Part of Memorandum of the ASAS
The attitude towards the economic backwardness of Serbia shows that vindicative policy towards it has not weakened during the time. On the contrary, feeding itself with its success, it became increasingly powerful in order to definitely be expressed in genocide. The discrimination of citizens of Serbia is politically unacceptable, by which, due to the representation of republics by parity, it is smaller than the representation of others in positions of officials and federal delegates in the Federal Assembly, and the vote of Serbian voters is less valid than that of any other republic or province. In this light, Yugoslavia has not expressed itself as a community of equal citizens, or of equal nations and nationalities, as a community of all equal territories. Nevertheless, this equality is not valid for Serbia due to its special legal-political position that intends to keep the Serbian people under permanent control. The main idea of such policy was weak Serbia, strong Yugoslavia', that advanced to an influential opinion: if Serbia, as the largest nation, were allowed an accelerated economic development, it would become dangerous to other nations. Therefore, all the possibilities have been used to put as great limits as possible to its economic development and political consolidation. One of those very acute limits is the present undefined position and abundant in internal constitutional conflicts of Serbia.
By the Constitution of 1974, Serbia in fact was divided into three parts. The autonomous provinces became equal to republics in every aspect, they were not defined as states only and do not have the same number of their representatives in some federal bodies.
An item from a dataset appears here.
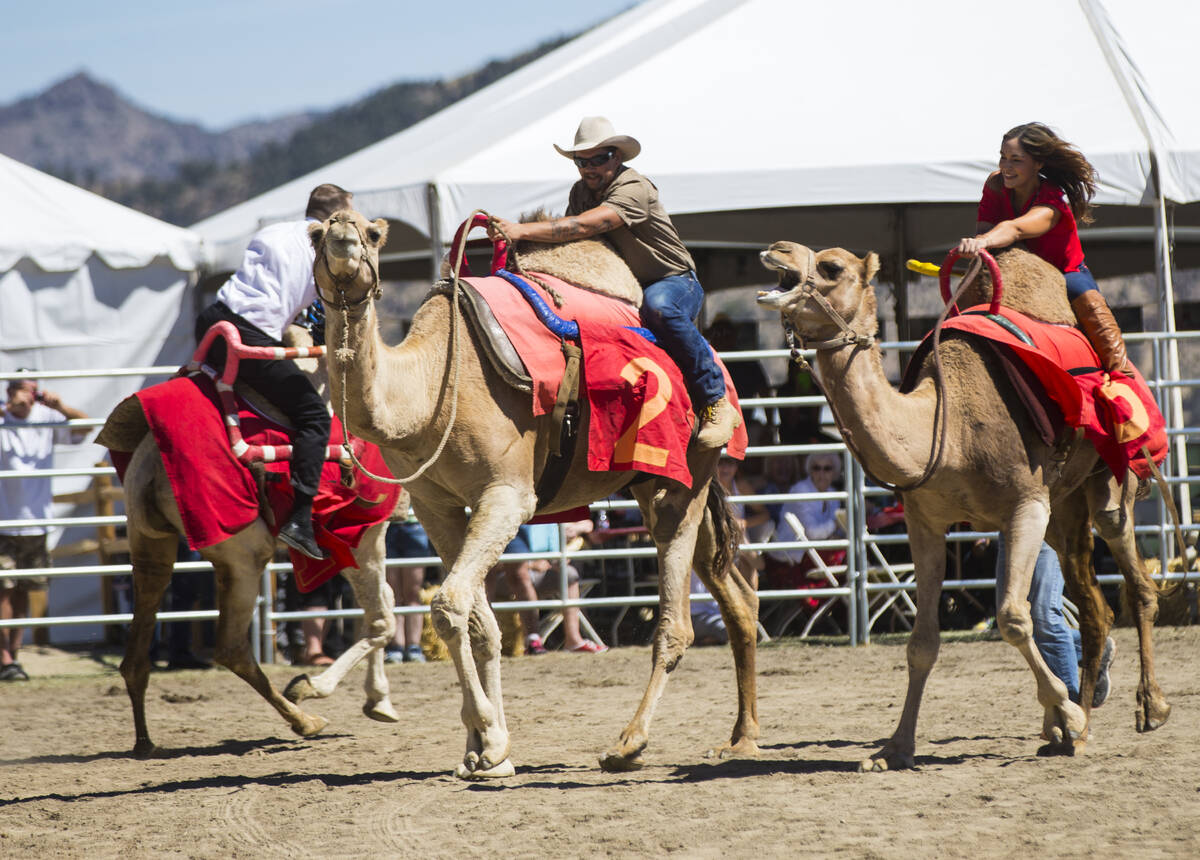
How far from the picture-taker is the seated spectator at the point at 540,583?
9.70 metres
...The present fate of Kosova is not complicated' any more, and it cannot be limited by vain, indirect and skilful estimations, by generalised platforms - but in short, it is a matter of Yugoslav consequences! Between the provincial segregation that has become increasingly exclusive and federal arbitrages, that have only paralysed anything else, often the urgent measures - an intertwining of unsolved situations is being closed in the circle of unsolved questions. The fate of Kosova has become the vital question of the whole Serbian people. If it is not resolved with really right results of the imposed war, if real security and right equality are not established for all the peoples living in Kosova, if objective and permanent conditions are not created for the people who have emigrated to return there - this part of the Republic of Serbia and Yugoslavia will become a European question, with heavy and unpredicted consequences. Kosova presents one of the most important points of the internal Balkans. In conformity with ethnic profile of the Balkan Peninsula, ethnic mixing in many Balkan territories and the request for ethnically clean Kosova, that has been practically carried out, not only is a direct and harsh threat to all the peoples that are there in minority, but if this comes true, the wave of expansion that has begun will present a real and daily threat to all the peoples of Yugoslavia.
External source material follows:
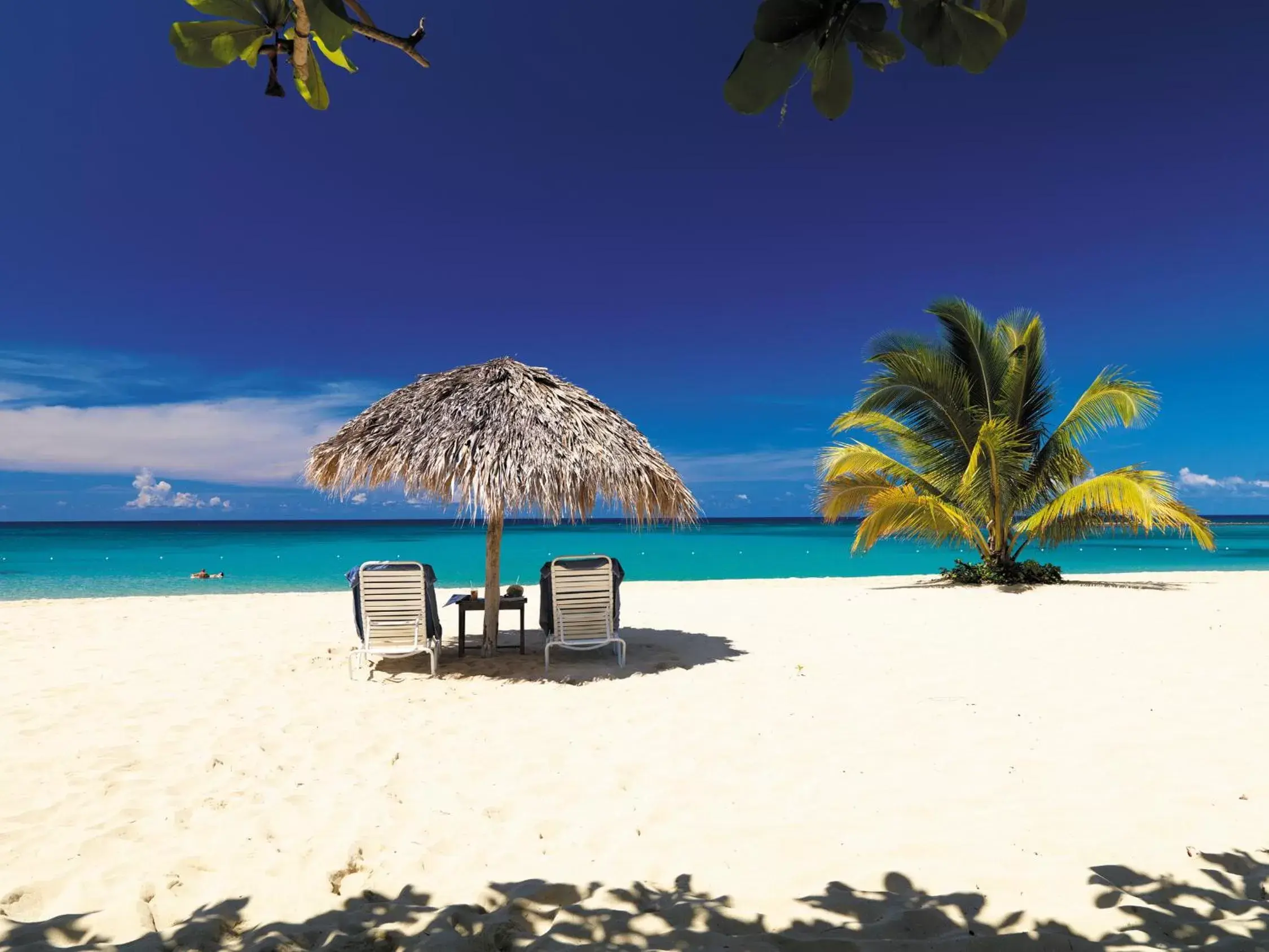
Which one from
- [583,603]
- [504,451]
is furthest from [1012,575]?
[504,451]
Kosova is not the only region in which the Serbian population is found under discrimination pressure. The absolute and not only relative decline of the number of Serbs in Croatia is a sufficient proof for such confirmation. According to the census of 1948, 543,795 or 14.48 per cent Serbs were in Croatia. According to the census of 1981, their number came down to 531,502, which was 11.5 per cent of the total number of population in Croatia. In 33 years in peace, the number of Serbs in Croatia was reduced, even in comparison with the post-war period, when the first census was done and when the consequence of the war to the number of Serbs was known.
Lika, Kordun and Bania remained the most undeveloped regions in Croatia, what caused the emigration of the Serbs to Serbia, and migrations to other parts of Croatia, where the Serbs, as a group of newcomers, minor and inferior in social viewpoint, were subjugated to assimilation. Actually, the Serbian population in Croatia has been subjected to refined assimilation. A constituent part of that policy was banning of all Serbian societies and cultural institutions in Croatia, that had a rich tradition from the time of Austria-Hungarians and Yugoslavia between the two wars, then forcing an official language on them, that is called by the name of the second nation (Croatian), personifying national equality in this way.
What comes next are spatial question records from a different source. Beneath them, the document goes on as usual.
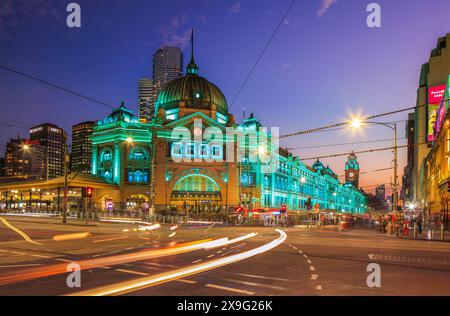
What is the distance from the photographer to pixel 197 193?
3484 inches

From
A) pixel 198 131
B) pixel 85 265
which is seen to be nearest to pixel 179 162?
pixel 198 131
The existing depressive situation of the Serbian people, with increasingly higher occurrence of chauvinism and serbophobia in some environs, was to the advantage of revival of increasingly drastic appearance of national feeling of the Serbian population and reactions that could be caused and be dangerous. Our duty is not to close our eyes and underestimate those dangers for a single instant...
The reason why the citizens and working class have not been represented in the respective chambers of the Federal Assembly cannot be ascribed to favouring the national only, but also to the intention that Serbia should be put in an unequal position and in this way its political influence become weaker. But the greatest concern is that the Serbian people does not have a state, such as all the other peoples have. It is true that in article 1 of the Constitution of the SR of Serbia the provision says that Serbia is a state, but the question is what kind of state it is that is incompetent in its own territory and which has not means available to put order in a part of its region, to provide personal security and security of the property for all its citizens, to stop genocide in Kosova and to stop the emigration of the Serbs from their century-long hearths. Such a position indicates the discriminating policy towards Serbia, primarily if it is taken into consideration that the Constitution of SFRY imposed internal federalism as a permanent source of conflicts between the narrow Serbia and its provinces.